Understood. Given the Jakarta EE transition, publishers that depend on Spring and Spring Boot 5.x/2.x may very well not be compatible with consumers depending on Spring and Spring Boot 6.x/3.x. As such, I do want my dependency constraints published in this case. I imagine that would be common when it comes to major version changes, when SemVer is followed at least.

All the same, I've been trying to concoct a resolution strategy to force the version range as suggested, but no luck so far. I may very well may be doing it wrong, as I'm not finding examples of using resolution strategies for constraining ranges (just forcing specific versions, e.g. "Denying a particular version with a replacement" and ResolutionStrategy#force).

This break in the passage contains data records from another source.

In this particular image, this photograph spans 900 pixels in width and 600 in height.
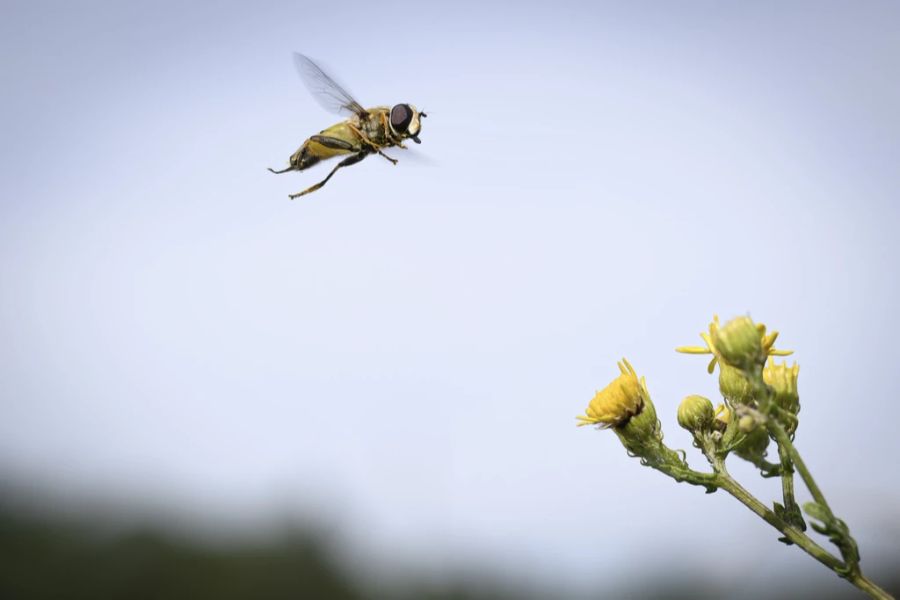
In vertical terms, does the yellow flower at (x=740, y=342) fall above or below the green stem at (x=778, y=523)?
above

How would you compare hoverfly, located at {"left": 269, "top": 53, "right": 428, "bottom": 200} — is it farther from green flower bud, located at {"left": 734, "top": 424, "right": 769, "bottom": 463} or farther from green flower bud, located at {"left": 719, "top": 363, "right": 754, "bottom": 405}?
green flower bud, located at {"left": 734, "top": 424, "right": 769, "bottom": 463}

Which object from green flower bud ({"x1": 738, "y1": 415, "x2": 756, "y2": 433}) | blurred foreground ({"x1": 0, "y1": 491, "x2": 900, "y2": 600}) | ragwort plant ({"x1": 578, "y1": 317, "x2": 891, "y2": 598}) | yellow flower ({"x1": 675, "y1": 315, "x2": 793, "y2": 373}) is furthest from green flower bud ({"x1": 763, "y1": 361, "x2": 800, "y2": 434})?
blurred foreground ({"x1": 0, "y1": 491, "x2": 900, "y2": 600})

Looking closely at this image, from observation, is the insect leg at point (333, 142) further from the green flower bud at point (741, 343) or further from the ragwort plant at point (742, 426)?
the green flower bud at point (741, 343)

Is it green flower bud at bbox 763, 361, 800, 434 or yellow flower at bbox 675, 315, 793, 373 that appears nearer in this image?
yellow flower at bbox 675, 315, 793, 373

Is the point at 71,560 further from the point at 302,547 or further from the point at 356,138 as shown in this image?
the point at 356,138

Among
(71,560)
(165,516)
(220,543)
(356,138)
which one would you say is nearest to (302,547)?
(220,543)

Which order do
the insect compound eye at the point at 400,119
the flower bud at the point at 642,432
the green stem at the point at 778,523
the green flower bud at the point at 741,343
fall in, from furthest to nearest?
the insect compound eye at the point at 400,119, the flower bud at the point at 642,432, the green flower bud at the point at 741,343, the green stem at the point at 778,523

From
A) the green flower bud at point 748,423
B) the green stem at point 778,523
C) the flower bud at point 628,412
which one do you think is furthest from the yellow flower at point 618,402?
the green flower bud at point 748,423
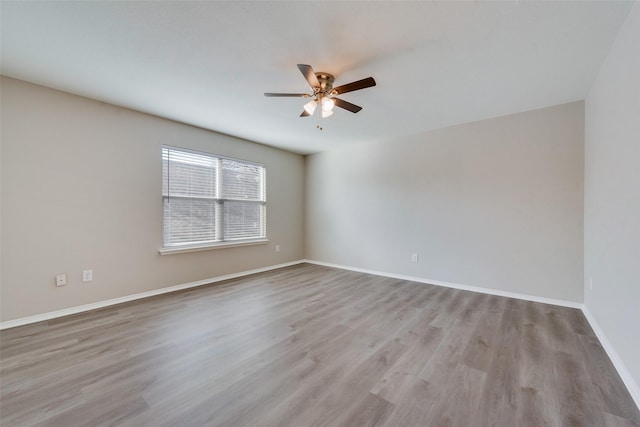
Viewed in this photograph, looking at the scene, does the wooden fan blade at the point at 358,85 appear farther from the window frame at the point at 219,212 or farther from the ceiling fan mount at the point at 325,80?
the window frame at the point at 219,212

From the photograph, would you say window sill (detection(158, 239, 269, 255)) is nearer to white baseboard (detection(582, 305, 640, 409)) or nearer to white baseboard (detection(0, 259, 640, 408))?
white baseboard (detection(0, 259, 640, 408))

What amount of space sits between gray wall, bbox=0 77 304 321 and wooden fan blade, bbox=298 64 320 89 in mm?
2523

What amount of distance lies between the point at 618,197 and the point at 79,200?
5.06m

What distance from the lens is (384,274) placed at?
4.63 m

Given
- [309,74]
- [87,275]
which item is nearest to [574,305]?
[309,74]

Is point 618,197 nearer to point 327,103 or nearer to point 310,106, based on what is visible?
point 327,103

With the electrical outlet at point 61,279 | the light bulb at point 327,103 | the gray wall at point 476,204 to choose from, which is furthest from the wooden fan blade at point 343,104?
the electrical outlet at point 61,279

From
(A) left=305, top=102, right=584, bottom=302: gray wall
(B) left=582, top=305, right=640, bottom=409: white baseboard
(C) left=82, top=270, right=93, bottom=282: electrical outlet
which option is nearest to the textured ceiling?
(A) left=305, top=102, right=584, bottom=302: gray wall

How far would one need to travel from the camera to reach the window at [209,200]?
3.75 metres

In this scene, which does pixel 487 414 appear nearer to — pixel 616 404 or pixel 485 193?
pixel 616 404

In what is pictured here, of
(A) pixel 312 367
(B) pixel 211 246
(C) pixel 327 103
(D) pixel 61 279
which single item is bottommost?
(A) pixel 312 367

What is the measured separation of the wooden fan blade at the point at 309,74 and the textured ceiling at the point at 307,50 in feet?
0.54

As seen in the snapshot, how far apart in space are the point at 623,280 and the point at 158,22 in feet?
12.2

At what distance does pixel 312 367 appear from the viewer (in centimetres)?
190
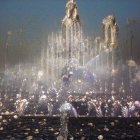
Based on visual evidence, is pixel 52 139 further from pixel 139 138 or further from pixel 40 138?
pixel 139 138

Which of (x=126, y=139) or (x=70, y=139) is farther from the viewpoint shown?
(x=126, y=139)

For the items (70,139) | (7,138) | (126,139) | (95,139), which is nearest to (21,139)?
(7,138)

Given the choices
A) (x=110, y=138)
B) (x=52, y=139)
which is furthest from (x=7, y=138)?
(x=110, y=138)

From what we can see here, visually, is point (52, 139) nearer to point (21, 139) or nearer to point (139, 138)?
point (21, 139)

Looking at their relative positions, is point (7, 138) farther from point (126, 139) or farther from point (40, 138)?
point (126, 139)

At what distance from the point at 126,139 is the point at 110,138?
7.18 metres

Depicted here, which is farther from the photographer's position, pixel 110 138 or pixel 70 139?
pixel 110 138

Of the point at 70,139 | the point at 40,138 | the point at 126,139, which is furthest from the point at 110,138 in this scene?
the point at 40,138

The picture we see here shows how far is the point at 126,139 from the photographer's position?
15675cm

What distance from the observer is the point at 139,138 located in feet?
527

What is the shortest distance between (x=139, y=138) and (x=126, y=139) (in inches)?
305

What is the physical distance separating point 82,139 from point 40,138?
19980 millimetres

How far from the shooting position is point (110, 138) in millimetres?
156750

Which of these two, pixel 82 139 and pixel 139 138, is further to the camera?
pixel 139 138
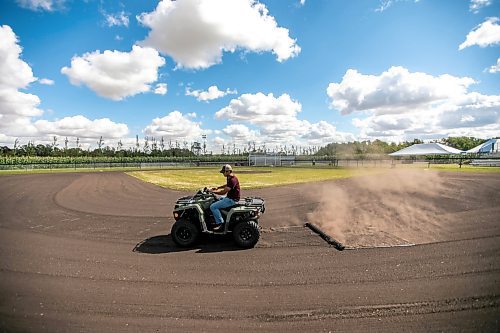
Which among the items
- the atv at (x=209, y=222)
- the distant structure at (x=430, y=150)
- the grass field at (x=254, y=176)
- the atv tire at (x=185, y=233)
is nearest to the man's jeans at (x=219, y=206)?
the atv at (x=209, y=222)

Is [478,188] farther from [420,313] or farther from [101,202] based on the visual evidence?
[101,202]

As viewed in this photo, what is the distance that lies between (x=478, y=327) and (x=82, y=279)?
6450 millimetres

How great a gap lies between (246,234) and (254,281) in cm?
204

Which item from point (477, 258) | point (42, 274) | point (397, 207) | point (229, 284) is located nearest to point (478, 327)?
point (477, 258)

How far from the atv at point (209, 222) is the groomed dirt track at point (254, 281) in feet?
1.10

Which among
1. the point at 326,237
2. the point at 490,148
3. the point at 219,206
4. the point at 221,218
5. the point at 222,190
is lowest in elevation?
the point at 326,237

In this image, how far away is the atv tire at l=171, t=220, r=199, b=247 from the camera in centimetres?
770

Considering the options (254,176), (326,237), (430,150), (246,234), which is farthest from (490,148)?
(246,234)

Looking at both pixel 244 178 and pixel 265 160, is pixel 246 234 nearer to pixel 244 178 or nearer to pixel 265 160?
pixel 244 178

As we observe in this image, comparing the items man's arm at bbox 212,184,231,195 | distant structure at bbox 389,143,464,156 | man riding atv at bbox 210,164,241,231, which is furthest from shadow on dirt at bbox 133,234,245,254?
distant structure at bbox 389,143,464,156

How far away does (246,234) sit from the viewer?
24.9ft

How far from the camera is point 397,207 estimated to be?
40.6 ft

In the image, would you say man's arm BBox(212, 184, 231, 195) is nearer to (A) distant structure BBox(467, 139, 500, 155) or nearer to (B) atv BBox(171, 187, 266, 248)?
(B) atv BBox(171, 187, 266, 248)

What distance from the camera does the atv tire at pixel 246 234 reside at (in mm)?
7535
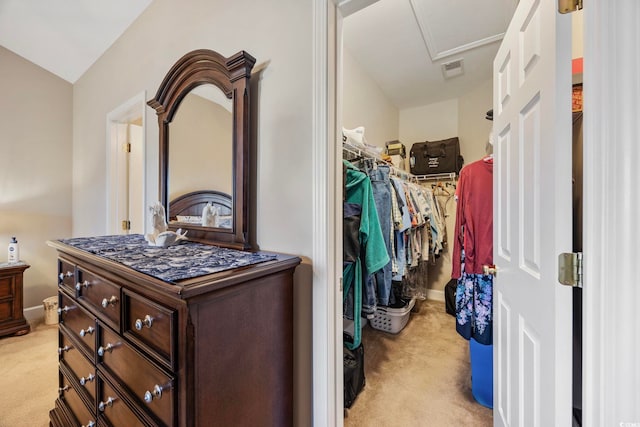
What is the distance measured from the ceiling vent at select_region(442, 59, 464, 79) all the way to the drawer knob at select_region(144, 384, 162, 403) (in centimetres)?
314

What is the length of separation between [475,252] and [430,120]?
7.85ft

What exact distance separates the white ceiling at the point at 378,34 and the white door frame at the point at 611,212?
1464 millimetres

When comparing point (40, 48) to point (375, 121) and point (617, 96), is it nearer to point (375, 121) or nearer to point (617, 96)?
point (375, 121)

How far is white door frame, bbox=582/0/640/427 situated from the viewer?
542mm

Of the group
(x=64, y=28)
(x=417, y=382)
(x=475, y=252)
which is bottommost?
(x=417, y=382)

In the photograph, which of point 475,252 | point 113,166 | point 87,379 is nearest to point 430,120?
point 475,252

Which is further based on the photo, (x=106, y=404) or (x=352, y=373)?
(x=352, y=373)

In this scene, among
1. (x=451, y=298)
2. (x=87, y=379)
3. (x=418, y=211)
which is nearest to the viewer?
(x=87, y=379)

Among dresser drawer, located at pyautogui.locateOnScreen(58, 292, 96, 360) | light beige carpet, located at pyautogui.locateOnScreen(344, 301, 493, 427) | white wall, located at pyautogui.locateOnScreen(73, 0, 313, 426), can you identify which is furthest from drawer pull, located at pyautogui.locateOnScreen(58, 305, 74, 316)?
light beige carpet, located at pyautogui.locateOnScreen(344, 301, 493, 427)

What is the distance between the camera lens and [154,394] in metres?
0.75

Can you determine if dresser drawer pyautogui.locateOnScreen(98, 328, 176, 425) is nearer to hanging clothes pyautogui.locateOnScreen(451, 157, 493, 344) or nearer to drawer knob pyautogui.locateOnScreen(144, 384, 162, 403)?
drawer knob pyautogui.locateOnScreen(144, 384, 162, 403)

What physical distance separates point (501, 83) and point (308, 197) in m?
1.07

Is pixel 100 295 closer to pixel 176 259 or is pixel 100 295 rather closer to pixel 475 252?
pixel 176 259

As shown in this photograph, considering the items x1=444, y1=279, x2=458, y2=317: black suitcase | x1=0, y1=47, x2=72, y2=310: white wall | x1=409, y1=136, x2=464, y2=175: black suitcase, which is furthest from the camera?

My first attempt was to add this to my project convention, with the expectation that the Versions Plugin would inform me of the now GA 5.3.26 and 2.7.10 versions:

configurations.all {
	resolutionStrategy.eachDependency {
		when (requested.group) {
			"org.springframework" -> useVersion("[5.3, 6[!!5.3.25")
			"org.springframework.boot" -> useVersion("[2.7, 3[!!2.7.9")
		}
	}
}

Instead I get several errors like the following:

Failed to determine the latest version for the following dependencies (use --info for details):
 - org.springframework:spring-context
The exception that is the cause of unresolved state: org.gradle.internal.resolve.ModuleVersionNotFoundException: Could not find org.springframework:spring-context:[5.3, 6[!!5.3.25.
Required by:
    project :subprojects:app

Then I tried:

configurations.all {
	resolutionStrategy.eachDependency {
		when (requested.group) {
			"org.springframework" -> useVersion("[5.3, 6[")
			"org.springframework.boot" -> useVersion("[2.7, 3[")
		}
	}
}

But then the Versions Plugin reports:

The following dependencies are using the latest milestone version:
[...]
 - org.springframework:spring-context:5.3.26
 - org.springframework.boot:spring-boot:2.7.10
[...]

So in other words, this apparently overrides the preferred version from my version catalog with a version range without a preferred version, which is not what I want for the sake of build stability.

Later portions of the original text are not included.